Australia :: June 1994 - March 1995

Subject: Back home
Date: November 22, 1994 18:09


16:50 Vancouver, BC-Canada :: 22 NOV 94

What's interesting about returning home is how little it has changed, even after five months. To be sure there're a few new construction sites and what were once holes in the ground are now completed or soontobe buildings; an old West End landmark, The Pacific Palisades, one of Hollywood North's favourite billets, imploded from a 23 story apartment complex to a small pile of rubble in a ditch. But to scan the local and national newspapers is kind of like watching your favourite soap opera after a several year hiatus. A couple characters change but the plot lines remain all too familiar.

For the last five months every day brought some new experience. New places, landscapes, cultural ways, political systems and a vastly different daily existence: lessons at every turn, more than I could possibly absorb. For a month every day will bring primarily familiar experiences.

While Vancouver life remains essentially unchanged, these lessons force me to perceive it in new ways. For five months I existed largely external to any "system" whether government, industrial, community. Today I re-insured my car which has been in storage in Burnaby since I left. Getting insured required first purchasing a one day policy so that the car could be driven to an Air Care inspection station. With a passing inspection document in hand, I could then drive back to my Autoplan broker and pay for three month's insurance, two months more than I need before departing again for Australia.

In the last five months I have not received one piece of junk mail. Wait a minit. I did receive one piece, but I also had the unique experience of thoroughly chastising the originator.

Of course, there's a stack of it waiting for me at my permanent address in Whistler. I know, having just talked to my Aunt there, that amongst the rubbish I will find an unpaid speeding ticket and a Revenue Canada bill for $167 (negotiated down from $1600 via three lengthy calls from Brisbane last August). My medical insurance expired at the end of October so I have to renew that.

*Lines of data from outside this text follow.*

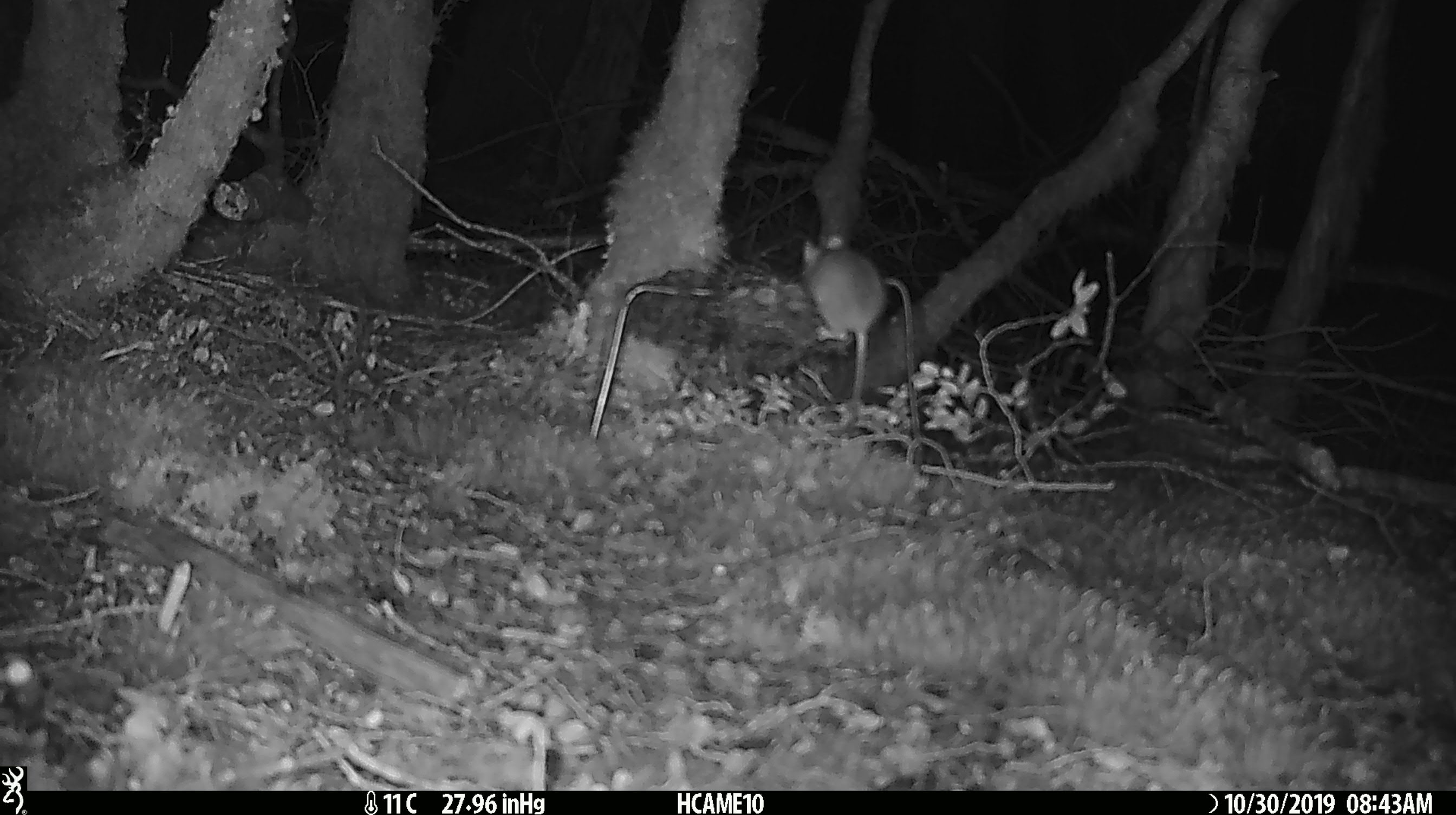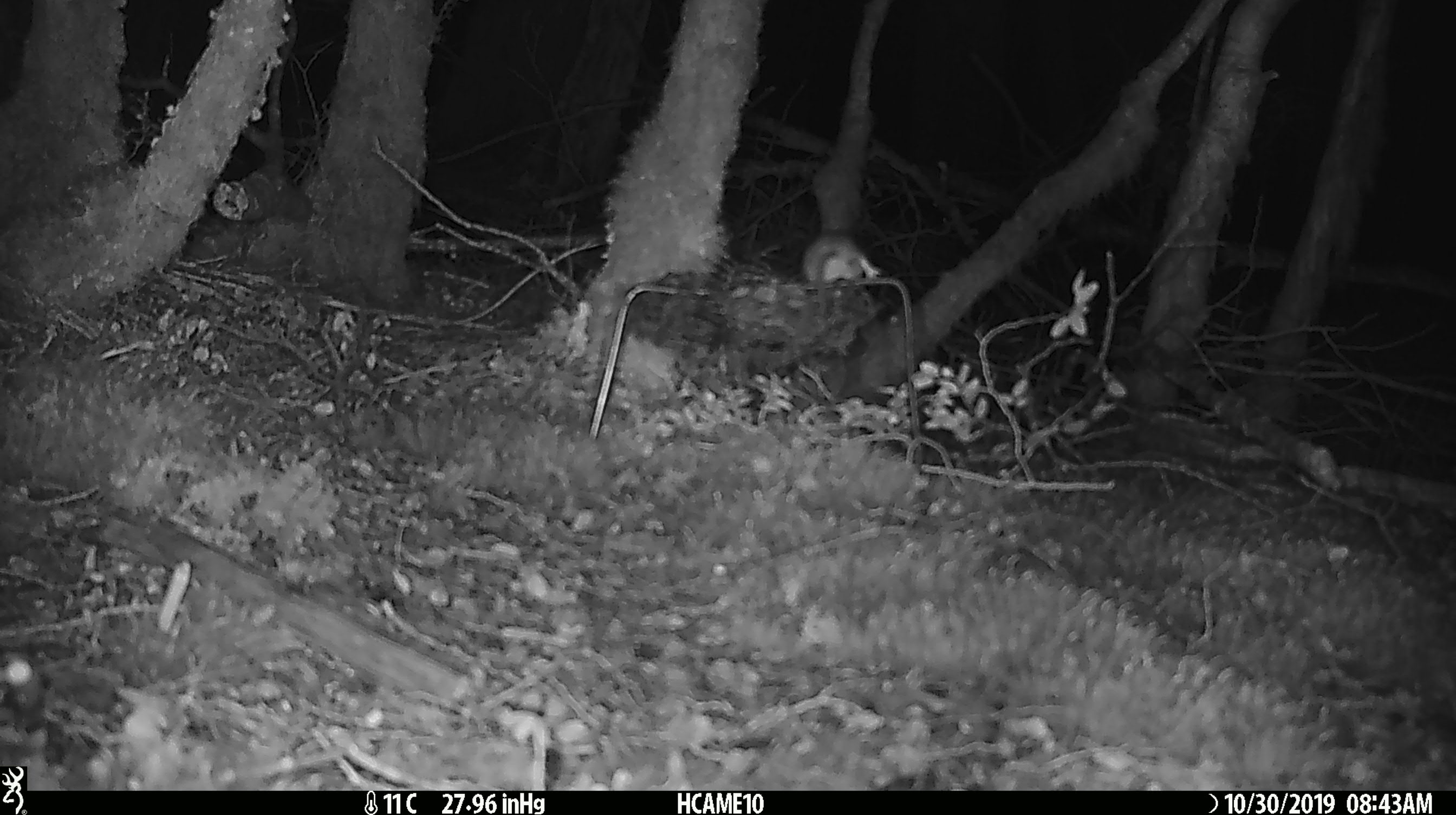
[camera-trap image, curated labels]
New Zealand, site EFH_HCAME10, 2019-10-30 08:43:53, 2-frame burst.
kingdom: Animalia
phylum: Chordata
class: Mammalia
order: Rodentia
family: Muridae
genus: Mus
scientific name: Mus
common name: mouse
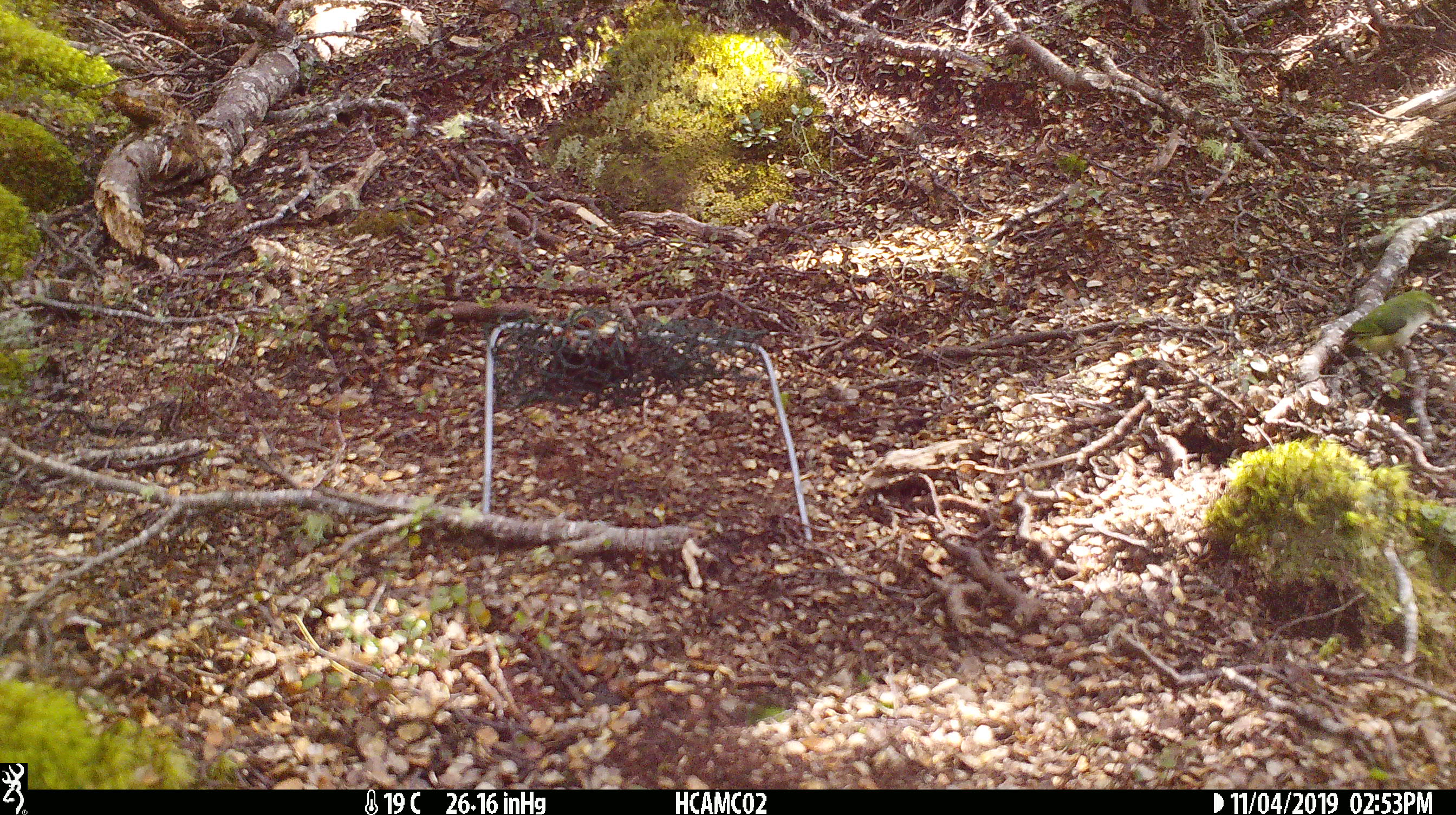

Tomorrow brings decisions concerning what items in storage remain there and what I drag out for just one month. The contents of that 5X7X8' room feel more like an anchor than material wealth, than the fruits of prosperity. For five months I could carry every useful possession on my back.

People claim that this rigmarole, this recipe for stress, forms the basis of a quality existence. I'm currently re-evaluating this position.

At least while I'm standing still I can catch up on some of the 7 or 8 entries I've started but never quite completed.

Patrick. -- Responses Sought --

 

The number of rational hypotheses that can explain any given phenomenon is infinite.